Ore 16.00. Scendo che devo andare da Elsa per l’organizzazione dell’evento del prossimo 24 novembre. L’uomo è seduto ad un tavolo fuori. Ha messo il giubbotto.
I soliti piacevoli convenevoli con Gaston. Bonjour Gaston comment ça va? E lui, Vous ne dites pas bonjour madame, mais bon après-midi! Ed io, ridendo che so che lo faccio contento il mio caro vecchietto: Comme vous voulez Gaston, bon après-midi!
Nel mentre arriva Emanuele con cui ci salutiamo con affetto accennando all'appuntamento di sabato con i ragazzi.
Con la coda dell’occhio lo osservo. Scrive.
Entro nel Naadi, parlo con Elsa e risalgo.

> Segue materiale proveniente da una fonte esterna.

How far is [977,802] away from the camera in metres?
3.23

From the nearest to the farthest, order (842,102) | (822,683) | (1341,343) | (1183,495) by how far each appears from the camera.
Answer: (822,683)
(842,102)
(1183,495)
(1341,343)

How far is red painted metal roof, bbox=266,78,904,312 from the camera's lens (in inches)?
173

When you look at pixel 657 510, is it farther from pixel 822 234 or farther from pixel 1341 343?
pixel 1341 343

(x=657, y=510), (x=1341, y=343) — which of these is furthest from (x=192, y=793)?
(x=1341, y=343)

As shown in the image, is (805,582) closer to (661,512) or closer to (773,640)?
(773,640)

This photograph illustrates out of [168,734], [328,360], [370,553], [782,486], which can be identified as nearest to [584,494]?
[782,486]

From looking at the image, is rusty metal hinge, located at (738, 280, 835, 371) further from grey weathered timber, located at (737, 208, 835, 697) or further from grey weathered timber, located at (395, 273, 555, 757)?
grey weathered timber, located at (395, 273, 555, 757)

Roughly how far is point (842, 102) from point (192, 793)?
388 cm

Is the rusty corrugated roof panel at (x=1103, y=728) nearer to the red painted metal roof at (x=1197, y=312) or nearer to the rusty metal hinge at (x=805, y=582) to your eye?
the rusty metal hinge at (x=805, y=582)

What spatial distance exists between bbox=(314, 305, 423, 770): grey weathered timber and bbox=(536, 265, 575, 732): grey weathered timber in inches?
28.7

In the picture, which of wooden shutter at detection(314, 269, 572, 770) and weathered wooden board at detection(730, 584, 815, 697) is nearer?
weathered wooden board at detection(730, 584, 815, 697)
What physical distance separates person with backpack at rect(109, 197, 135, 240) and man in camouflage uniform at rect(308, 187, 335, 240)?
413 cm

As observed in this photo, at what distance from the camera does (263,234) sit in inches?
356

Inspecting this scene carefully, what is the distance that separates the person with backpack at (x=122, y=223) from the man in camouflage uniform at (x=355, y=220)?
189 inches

Più tardi incontro Diego e gli chiedo di Michael. Mi racconta di essere andato da lui. Gli racconta di quanto detto dall'ambasciata e, ancor prima di sentire cosa aveva pensato rispetto all'offerta di Giovanni, l’uomo, scocciato e risentito, se ne va.

Stamani Diego ha googlato il suo nome e, se non è un omonimo che gli assomiglia, l’uomo ha avuto dei guai con la giustizia americana per detenzione di stupefacenti. Le precauzioni di Diego e il mio sesto senso, assieme alle riflessioni fatte soprattutto circa la mancanza di contatti, anche di una sola amicizia, ci avevano dato le giuste indicazioni per agire.

Questo episodio ci è servito a riflettere sulla richiesta d’aiuto, sul senso dell’accoglienza come anche sulla reciprocità. Ricordo quando feci il corso per Ospitalieri dei pellegrini (volontari che prestano il loro tempo per fare ospitalità negli ostelli lungo i cammini, come i Cammino di Francesco o lungo la via Francigena o, sul più conosciuto, Cammino di Santiago), dove una delle cose che ci avevano insegnato, e di cui abbiamo discusso a lungo, era proprio la capacità di distinguere fra chi chiedeva ospitalità come pellegrino e chi, invece, come escursionista.
Offrire il proprio tempo libero ed il lavoro come ospitaliere a poco prezzo o ad offerta, quando non addirittura gratuitamente, ad un pellegrino piuttosto che a chi fa del trekking è certamente una cosa diversa.
E così anche a chi si perde al Cairo.

Salam!
Simonetta

Gaston compie 77 anni!

Tenerezza

L'entusiasmo per i regali non si esaurisce mai!